All that Air India wanted to do was save its 20-year-old ‘baby’ from turning into a useless scrap.
To ‘protect’ the baby from evil eyes, priests were called in who broke hundreds of coconuts, lengthy religious rituals (one and a half hours to be precise) were conducted before the ‘baby’ finally took its first step.
But despite all the efforts, the ‘baby’, Air India’s Airbus A-320 aircraft, is now reduced to scrap which will now fetch Air India about Rs 3 lakh!
Express spoke to an Air India official who, on condition of anonymity, explained in detail as to what went behind the scenes in transporting the defunct aircraft by road from the Begumpet airport to the Central Training Establishment at Ferozguda in Balanagar and how the plane flopped on the Airport Authority of India’s club house compound wall after the crane broke on Sunday.
On the D-day, priests were brought in, hours of religious rituals were conducted, hundreds of coconuts were broken to protect the aircraft from evil eyes, and finally the craft took its first step at about 9:00 pm on Saturday night. “Proper trials were conducted and permissions had been taken and everything was set in motion to move the aircraft,” the official added.
The plane, which was to be transported for a distance of 7.5 km to its destination, faced its first hurdle when the belt of the crane was broken inside the airport premises after travelling for a couple of kilometres.
“Contrary to the reports in several newspapers, the plane was supposed to cover a distance of seven and a half kilometres.
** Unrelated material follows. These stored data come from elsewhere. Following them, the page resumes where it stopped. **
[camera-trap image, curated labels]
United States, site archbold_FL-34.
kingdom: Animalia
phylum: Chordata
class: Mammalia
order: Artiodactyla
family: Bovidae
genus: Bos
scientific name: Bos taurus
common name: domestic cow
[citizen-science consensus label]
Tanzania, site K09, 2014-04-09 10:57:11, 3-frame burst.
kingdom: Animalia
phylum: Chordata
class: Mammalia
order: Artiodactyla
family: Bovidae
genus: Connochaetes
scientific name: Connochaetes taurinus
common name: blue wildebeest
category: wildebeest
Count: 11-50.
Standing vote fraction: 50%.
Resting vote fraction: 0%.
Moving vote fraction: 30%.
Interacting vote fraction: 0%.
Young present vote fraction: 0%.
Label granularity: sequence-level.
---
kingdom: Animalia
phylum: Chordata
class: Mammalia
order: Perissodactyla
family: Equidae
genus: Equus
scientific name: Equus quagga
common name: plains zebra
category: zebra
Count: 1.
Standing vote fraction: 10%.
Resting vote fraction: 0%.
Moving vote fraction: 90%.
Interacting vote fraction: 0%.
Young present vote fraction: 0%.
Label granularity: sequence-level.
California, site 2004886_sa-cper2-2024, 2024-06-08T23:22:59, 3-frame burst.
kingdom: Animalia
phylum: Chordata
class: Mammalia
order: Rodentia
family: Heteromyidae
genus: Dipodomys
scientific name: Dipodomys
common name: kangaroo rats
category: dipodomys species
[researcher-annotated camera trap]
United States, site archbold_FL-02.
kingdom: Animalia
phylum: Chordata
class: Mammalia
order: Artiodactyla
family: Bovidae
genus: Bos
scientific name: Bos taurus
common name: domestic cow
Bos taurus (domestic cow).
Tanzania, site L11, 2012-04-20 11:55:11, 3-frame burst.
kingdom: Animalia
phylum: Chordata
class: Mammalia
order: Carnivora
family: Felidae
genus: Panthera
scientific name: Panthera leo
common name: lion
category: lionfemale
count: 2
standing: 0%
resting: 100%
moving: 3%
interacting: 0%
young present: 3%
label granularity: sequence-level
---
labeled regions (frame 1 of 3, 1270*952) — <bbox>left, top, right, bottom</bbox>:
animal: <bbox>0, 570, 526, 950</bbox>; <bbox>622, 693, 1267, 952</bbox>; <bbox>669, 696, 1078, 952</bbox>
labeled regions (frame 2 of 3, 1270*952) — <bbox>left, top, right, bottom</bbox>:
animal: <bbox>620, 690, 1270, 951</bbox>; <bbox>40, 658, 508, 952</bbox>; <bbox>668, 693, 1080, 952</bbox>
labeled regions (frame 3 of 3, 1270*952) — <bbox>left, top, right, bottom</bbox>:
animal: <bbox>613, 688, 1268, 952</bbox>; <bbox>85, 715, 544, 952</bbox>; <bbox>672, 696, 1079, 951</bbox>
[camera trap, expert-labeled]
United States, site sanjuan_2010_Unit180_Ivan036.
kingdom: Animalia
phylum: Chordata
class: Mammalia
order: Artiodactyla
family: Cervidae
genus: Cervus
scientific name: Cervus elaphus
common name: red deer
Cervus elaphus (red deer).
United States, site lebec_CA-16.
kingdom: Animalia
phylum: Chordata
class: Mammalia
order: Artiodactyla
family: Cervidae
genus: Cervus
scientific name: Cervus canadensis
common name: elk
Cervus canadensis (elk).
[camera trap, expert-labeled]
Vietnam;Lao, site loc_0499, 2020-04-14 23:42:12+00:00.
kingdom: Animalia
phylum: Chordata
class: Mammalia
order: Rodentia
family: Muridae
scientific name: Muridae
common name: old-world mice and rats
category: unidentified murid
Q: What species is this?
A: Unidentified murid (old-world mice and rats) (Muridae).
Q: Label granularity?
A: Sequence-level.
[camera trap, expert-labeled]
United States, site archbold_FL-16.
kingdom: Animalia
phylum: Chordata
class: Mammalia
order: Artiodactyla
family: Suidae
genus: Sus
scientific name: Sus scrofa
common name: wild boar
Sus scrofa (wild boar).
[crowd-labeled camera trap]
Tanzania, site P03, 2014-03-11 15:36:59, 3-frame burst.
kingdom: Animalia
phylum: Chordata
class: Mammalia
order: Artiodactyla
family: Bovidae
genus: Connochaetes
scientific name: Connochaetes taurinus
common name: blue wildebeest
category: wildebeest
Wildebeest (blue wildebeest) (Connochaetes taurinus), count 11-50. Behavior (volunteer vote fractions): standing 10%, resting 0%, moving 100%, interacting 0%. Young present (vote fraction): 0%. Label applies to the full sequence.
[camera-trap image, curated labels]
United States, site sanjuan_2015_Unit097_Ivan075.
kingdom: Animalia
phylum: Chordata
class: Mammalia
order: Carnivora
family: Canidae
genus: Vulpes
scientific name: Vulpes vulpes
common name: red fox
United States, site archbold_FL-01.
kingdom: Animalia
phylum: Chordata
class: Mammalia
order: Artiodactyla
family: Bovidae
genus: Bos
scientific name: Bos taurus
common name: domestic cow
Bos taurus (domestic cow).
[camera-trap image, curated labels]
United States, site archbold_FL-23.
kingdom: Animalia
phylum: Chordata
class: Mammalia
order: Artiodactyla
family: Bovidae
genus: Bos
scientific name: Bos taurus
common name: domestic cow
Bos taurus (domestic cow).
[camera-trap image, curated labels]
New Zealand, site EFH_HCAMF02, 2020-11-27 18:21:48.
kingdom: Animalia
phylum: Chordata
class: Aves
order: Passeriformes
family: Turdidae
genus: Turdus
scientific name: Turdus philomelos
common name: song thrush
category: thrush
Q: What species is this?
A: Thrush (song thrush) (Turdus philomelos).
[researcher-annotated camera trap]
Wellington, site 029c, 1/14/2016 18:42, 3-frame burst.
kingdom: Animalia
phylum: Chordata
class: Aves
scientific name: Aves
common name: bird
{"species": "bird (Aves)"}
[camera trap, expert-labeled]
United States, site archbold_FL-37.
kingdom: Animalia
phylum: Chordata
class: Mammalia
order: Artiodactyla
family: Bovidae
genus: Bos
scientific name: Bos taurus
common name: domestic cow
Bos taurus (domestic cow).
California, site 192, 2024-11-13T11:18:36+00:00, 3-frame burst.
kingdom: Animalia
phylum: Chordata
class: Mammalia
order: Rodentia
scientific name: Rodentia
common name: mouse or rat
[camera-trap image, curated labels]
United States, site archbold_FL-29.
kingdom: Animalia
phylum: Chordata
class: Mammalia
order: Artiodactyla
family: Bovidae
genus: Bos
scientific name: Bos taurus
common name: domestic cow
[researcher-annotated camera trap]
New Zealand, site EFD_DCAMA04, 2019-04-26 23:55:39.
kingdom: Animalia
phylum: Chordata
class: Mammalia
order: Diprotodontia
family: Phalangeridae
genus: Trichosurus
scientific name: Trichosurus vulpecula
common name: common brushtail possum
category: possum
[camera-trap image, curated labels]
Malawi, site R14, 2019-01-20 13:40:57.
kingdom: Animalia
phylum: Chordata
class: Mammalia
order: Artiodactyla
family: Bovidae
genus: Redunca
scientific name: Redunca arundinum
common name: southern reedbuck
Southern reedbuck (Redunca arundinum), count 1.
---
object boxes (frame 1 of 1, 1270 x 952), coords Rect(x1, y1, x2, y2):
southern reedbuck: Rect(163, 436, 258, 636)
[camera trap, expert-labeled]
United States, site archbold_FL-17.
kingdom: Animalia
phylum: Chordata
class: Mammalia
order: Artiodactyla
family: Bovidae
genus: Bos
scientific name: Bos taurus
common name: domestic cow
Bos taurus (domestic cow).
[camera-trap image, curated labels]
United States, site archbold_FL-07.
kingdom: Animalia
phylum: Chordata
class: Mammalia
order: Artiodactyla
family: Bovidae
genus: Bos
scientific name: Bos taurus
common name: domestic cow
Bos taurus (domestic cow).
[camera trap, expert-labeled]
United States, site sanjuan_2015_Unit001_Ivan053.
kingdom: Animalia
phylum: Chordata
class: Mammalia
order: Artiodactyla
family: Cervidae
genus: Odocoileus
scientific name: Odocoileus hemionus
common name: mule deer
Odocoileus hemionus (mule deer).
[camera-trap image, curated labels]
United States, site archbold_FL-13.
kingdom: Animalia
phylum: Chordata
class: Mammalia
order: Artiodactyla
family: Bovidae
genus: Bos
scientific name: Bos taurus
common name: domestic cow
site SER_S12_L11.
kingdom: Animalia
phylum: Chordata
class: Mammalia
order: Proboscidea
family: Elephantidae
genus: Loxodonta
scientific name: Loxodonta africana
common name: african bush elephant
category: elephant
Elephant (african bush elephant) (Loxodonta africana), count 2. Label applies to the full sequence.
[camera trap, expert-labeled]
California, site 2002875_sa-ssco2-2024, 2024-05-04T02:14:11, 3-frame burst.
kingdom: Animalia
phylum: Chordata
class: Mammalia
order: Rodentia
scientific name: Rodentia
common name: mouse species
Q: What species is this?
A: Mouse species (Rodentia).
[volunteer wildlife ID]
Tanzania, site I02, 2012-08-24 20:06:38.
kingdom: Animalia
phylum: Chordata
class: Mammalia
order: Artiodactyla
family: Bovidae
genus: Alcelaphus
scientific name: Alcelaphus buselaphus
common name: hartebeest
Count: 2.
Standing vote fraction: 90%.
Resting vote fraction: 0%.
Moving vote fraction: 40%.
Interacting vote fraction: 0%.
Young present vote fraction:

During the trials, more concentration was paid on bringing the plane till the club house as we thought it would be easier to move it on a well-laid road. Inside, it was full of ups and downs and no major problem was faced expect for the breaking of the belt,” the official said.
After replacing the belt with a new one, the journey resumed and by 4 am, the aircraft was taken to the club house on the Old Bowenpally Road.
It had to wait for an hour for the electricity employee to reach the place and disconnect the power supply so that the crane could move forward.
“Once power was disconnected, the crane operator struggled for hours to balance the plane in the air. The wind was heavy and with every passing minute, it became even more difficult to get control over the plane. Had something like this happened inside the airport premises, we would have aborted the mission. It would also have been easy for us to halt the aircraft. Here, there was no chance of bringing the aircraft on ground as there was a wall on both sides.”
At around 7 am, the crane gave in and dropped the aircraft hull on the compound wall of Air Authority of India’s club house.